Die Dosierung von Insulin, Essen und körperlicher Betätigung wird unabhängig voneinander koordiniert. Die Blutzuckerkontrolle ist vor allem vor den Hauptspeisen erforderlich, um die Dosierung von schnell wirkendem Insulin zu errechnen. Die Selbstkontrolle des Blutzuckerspiegels und die Separation von Basis- und Bolusinseulin ermöglichen es dem Patienten, die Dosierung und den zeitlichen Ablauf der mahlzeitbezogenen Spritzen anzupassen. Damit ist der Betroffene in seinem Alltag sehr beweglich.

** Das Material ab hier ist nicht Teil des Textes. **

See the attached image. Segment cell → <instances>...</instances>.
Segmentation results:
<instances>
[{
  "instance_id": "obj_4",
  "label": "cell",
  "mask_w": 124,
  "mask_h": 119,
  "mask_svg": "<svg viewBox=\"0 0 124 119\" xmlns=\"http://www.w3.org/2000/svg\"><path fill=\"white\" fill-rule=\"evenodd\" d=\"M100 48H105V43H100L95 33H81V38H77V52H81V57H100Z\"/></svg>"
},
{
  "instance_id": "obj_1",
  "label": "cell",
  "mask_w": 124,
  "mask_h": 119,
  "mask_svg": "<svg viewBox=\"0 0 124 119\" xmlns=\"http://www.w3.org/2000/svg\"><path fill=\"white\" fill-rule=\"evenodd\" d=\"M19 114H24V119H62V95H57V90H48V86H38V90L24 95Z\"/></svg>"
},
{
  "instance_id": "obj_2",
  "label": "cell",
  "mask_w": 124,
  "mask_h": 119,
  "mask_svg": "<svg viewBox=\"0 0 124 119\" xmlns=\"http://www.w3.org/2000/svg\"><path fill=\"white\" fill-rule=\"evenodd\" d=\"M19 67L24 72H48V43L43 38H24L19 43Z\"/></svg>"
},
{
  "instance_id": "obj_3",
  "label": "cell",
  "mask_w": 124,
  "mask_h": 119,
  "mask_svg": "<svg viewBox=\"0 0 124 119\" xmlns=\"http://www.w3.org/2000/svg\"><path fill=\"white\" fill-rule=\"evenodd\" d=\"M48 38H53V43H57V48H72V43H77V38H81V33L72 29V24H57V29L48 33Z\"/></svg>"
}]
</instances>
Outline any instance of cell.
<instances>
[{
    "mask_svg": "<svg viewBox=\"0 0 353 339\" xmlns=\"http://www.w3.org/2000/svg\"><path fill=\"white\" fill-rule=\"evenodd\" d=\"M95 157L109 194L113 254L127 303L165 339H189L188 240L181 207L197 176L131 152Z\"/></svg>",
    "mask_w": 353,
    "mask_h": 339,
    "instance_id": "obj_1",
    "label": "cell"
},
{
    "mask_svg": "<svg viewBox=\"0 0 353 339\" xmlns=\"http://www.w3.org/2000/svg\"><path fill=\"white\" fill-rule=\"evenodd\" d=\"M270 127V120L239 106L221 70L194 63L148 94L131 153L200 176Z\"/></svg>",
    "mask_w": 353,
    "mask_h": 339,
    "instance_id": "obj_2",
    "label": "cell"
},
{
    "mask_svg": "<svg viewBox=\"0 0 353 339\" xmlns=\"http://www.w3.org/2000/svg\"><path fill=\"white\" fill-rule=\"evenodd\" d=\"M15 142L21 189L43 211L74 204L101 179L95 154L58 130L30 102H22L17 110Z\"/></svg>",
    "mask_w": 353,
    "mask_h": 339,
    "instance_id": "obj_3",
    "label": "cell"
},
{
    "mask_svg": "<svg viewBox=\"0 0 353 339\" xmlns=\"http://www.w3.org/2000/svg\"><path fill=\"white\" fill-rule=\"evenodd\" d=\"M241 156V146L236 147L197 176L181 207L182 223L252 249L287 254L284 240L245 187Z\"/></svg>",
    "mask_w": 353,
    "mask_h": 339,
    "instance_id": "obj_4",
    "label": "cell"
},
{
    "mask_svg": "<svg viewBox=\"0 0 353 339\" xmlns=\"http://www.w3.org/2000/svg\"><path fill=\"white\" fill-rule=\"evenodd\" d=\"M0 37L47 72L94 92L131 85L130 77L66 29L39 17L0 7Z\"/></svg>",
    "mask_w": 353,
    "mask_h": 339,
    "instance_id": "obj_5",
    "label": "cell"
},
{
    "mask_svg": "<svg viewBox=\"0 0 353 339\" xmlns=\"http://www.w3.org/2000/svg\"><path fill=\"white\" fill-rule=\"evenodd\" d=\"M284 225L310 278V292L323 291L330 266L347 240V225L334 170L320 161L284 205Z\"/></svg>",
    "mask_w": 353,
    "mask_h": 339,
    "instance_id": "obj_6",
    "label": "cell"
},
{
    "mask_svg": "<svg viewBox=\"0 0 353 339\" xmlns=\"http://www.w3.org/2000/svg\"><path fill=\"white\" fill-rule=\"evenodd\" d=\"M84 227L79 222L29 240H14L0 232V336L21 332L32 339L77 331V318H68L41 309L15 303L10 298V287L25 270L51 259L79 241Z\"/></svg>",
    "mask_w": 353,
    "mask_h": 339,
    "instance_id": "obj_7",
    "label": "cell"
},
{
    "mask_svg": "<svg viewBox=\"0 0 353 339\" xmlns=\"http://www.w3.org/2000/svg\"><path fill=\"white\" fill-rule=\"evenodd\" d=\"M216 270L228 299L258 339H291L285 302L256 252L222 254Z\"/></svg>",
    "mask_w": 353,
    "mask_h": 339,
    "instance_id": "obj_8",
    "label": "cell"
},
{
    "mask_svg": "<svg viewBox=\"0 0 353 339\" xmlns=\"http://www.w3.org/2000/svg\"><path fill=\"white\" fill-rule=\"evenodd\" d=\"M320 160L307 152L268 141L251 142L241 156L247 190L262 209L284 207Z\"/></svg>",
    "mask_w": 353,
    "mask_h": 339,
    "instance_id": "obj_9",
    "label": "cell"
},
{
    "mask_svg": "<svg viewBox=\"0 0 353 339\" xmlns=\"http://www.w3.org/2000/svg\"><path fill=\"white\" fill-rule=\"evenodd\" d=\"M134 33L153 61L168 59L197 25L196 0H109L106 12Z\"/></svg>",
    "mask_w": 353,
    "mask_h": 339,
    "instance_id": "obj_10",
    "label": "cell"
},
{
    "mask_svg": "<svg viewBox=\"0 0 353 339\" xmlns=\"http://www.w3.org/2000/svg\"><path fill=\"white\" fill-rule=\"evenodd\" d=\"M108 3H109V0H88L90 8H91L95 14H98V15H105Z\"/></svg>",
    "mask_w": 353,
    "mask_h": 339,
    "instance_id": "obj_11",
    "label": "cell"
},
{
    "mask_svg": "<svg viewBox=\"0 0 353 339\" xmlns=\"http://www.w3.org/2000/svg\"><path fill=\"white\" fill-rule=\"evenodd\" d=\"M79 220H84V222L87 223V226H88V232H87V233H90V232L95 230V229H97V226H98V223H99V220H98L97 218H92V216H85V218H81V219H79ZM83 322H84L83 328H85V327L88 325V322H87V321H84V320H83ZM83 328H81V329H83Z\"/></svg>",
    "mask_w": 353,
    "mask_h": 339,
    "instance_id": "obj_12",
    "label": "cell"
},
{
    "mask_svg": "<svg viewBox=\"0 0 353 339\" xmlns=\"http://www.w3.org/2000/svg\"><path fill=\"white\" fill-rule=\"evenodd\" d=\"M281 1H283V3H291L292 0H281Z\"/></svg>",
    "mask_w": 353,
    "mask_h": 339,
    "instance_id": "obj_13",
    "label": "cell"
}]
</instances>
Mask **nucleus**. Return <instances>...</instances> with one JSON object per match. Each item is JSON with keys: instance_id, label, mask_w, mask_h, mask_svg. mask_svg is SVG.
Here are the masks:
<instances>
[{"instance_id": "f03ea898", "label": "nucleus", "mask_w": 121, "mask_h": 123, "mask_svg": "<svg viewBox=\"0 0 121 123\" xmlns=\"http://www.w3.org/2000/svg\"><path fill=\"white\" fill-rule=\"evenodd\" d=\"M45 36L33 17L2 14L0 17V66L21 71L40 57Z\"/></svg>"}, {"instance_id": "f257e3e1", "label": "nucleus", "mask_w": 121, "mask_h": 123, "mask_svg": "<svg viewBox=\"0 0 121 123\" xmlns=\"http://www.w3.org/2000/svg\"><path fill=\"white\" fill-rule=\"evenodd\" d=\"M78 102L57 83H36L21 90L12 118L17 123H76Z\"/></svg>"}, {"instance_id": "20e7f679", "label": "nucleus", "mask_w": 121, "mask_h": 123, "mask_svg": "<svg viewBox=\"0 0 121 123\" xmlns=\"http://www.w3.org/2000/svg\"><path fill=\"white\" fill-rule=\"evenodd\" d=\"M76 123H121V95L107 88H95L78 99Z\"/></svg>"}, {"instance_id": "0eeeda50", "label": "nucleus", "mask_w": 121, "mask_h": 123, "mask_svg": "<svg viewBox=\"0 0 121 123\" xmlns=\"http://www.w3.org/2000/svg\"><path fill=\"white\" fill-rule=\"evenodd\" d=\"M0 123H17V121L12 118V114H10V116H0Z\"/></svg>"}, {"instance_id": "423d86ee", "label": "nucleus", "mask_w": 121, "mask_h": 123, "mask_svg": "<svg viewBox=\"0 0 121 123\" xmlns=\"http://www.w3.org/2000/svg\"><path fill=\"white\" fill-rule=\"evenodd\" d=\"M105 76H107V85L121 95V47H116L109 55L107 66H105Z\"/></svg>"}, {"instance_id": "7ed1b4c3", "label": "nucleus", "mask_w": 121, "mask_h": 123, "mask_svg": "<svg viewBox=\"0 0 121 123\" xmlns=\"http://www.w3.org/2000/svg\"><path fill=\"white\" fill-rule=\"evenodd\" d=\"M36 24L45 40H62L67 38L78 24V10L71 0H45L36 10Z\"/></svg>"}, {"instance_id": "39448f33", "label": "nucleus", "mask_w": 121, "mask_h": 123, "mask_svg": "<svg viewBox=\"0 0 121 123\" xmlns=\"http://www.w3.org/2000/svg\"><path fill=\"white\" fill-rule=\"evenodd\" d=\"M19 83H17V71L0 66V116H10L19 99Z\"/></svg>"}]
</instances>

Die Insulinbehandlung verlangt viel Selbstverantwortung. Hypoglykämie tritt auf, wenn der Betroffene zu viel Insulin einspritzt, zu wenig ißt, alkoholisiert oder durch erhöhte körperliche Aktivität mehr als üblich auftritt. Im Falle einer häufig auftretenden Hypoglykämie und Langzeitdiabetes droht dem Patienten der Verfall des Blutzuckers nicht selbst zu erkennen - in diesem Fall liegt eine Wahrnehmungsstörung der Hypoglykämie vor.

wenn die Menge an Nahrung und Insulin nicht angemessen errechnet wird. Bei Diabetikern vom Typ 1 besteht ein Insulinknappheit, die zu einer so genannten Ketocazidose, einer Übersäurung des Organismus, führt. Insulin-Therapie - was bringen die nächsten Jahre? Eine wichtige Komponente der Diabetes-Behandlung ist die Insulin-Therapie. Auf der ganzen Welt wird nach neuen Wegen gesucht, um Insulin auf einfache Weise zu nutzen, zum Beispiel in Tablettenform oder als Pflaster, denn viele Diabeteskranke haben den Traum, auf Spritzen zu verzichten. Einerseits ist es der Wunsch nach einer Injektion.

So ist in einigen Staaten wie Ecuador und Libanon bereits ein Insulin-Mundspray zur Therapie von Typ-1- und Typ-2-Diabetikern genehmigt worden. Schon vor einigen Jahren war in Deutschland ein einatembares Insulin auf dem Vormarsch, aber nur für kurz. Weitere Arbeitsgruppen befassen sich mit der Verpflanzung der Pankreas und der Verpflanzung insulinbildender Körperzellen (Inselzelltransplantation).

Bei einem Diabetiker sollen die verpflanzten Körperzellen das Insulin im Organismus wiederherstellen. Ein weiterer Zukunftsgedanke ist die Heilung von Zuckerkrankheit durch genetische Modifikation menschlicher Körperzellen.